Fig 1.
EBER in situ hybridization (EBER-ISH) using commercially labelled probes and detection reagents.
Signals are detected as a purple colour and nuclei are countrerstained red. A) shows an example of TSCC where most cells are negative and a few tumour cells show faint nuclear staining (arrows). In tumour B) there is a predominantly cytoplasmic staining pattern in the majority of tumour cells, with some nuclear staining also seen. C) An example of a TSCC showing strong signals in the cytoplasm of tumour cells, but without nuclear staining.
Fig 2.
EBER in situ hybridization (EBER-ISH) using in-house prepared antisense and sense probes.

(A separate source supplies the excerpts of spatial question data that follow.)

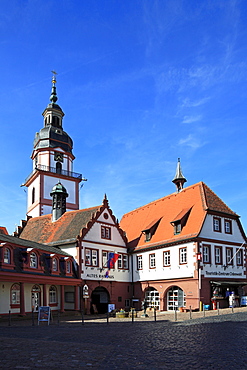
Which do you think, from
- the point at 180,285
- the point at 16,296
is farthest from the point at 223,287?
the point at 16,296

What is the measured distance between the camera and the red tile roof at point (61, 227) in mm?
41531

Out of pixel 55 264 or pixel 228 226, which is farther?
pixel 228 226

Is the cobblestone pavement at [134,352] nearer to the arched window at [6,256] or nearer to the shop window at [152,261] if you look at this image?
the arched window at [6,256]

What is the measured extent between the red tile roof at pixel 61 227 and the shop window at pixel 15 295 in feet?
29.8

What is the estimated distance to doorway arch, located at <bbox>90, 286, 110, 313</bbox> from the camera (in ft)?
140

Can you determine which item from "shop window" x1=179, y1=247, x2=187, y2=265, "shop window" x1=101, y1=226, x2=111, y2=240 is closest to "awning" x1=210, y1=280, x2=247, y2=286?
"shop window" x1=179, y1=247, x2=187, y2=265

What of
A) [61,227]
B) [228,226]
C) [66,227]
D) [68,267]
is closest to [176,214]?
[228,226]

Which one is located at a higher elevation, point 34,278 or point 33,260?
point 33,260

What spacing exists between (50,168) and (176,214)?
2182cm

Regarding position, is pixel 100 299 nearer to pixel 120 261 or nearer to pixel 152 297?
pixel 120 261

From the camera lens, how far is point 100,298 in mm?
43406

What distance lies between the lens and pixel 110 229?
144ft

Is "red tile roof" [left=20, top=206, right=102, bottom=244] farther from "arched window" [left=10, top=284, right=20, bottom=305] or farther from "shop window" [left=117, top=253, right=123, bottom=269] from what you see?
"arched window" [left=10, top=284, right=20, bottom=305]

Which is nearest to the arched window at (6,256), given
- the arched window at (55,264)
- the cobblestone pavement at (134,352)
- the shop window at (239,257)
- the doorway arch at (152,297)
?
the arched window at (55,264)
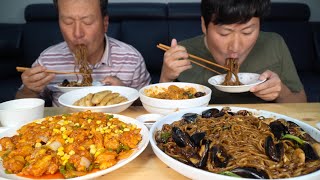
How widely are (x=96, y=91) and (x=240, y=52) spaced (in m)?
1.19

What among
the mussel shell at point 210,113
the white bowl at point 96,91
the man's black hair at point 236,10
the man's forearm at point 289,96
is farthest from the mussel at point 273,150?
the man's forearm at point 289,96

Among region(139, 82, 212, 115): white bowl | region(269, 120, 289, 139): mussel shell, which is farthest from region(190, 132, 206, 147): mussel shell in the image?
region(139, 82, 212, 115): white bowl

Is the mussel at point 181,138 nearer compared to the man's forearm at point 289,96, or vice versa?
the mussel at point 181,138

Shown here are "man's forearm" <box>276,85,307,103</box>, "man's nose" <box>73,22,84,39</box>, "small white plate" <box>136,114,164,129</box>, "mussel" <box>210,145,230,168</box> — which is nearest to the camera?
"mussel" <box>210,145,230,168</box>

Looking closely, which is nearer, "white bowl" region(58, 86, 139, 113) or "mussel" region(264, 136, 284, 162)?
"mussel" region(264, 136, 284, 162)

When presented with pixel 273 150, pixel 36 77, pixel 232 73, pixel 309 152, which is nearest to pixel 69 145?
pixel 273 150

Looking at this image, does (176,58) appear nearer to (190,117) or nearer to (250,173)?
(190,117)

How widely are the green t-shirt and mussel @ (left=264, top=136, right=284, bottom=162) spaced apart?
4.75 feet

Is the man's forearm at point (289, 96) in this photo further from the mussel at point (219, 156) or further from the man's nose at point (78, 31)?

Signals are detected with DAB (brown) and nuclei are counterstained with haematoxylin (blue). A) Strong nuclear signal characteristic of EBER-ISH staining in tonsil from a patient with infectious mononucleosis used as a positive control. B) EBER-ISH of TSCC showing diffuse and speckled nuclear staining. C) Similar signals were seen using non-complementary sense probes.
Fig 3.
PCR for HBB and EBV BamH1 W fragment.
A 30 cycle PCR on 100 ng of gDNA showing amplification of HBB at 104 bp. HBB could not be amplified in samples 1 and 5. No amplification of EBV BamH1 W was seen in any sample. M = 100bp DNA marker; +C = positive control (100ng DNA extracted from the EBV-positive B95-8 cell line); -C = negative control (nuclease-free water).
Fig 4.
The presence of EBNA1 is detected with DAB (brown) and nuclei are counterstained with haematoxylin (blue). A) Positive control (EBV infected rabbit spleen) shows widespread nuclear staining. B) and C) show images of two representative TSCCs.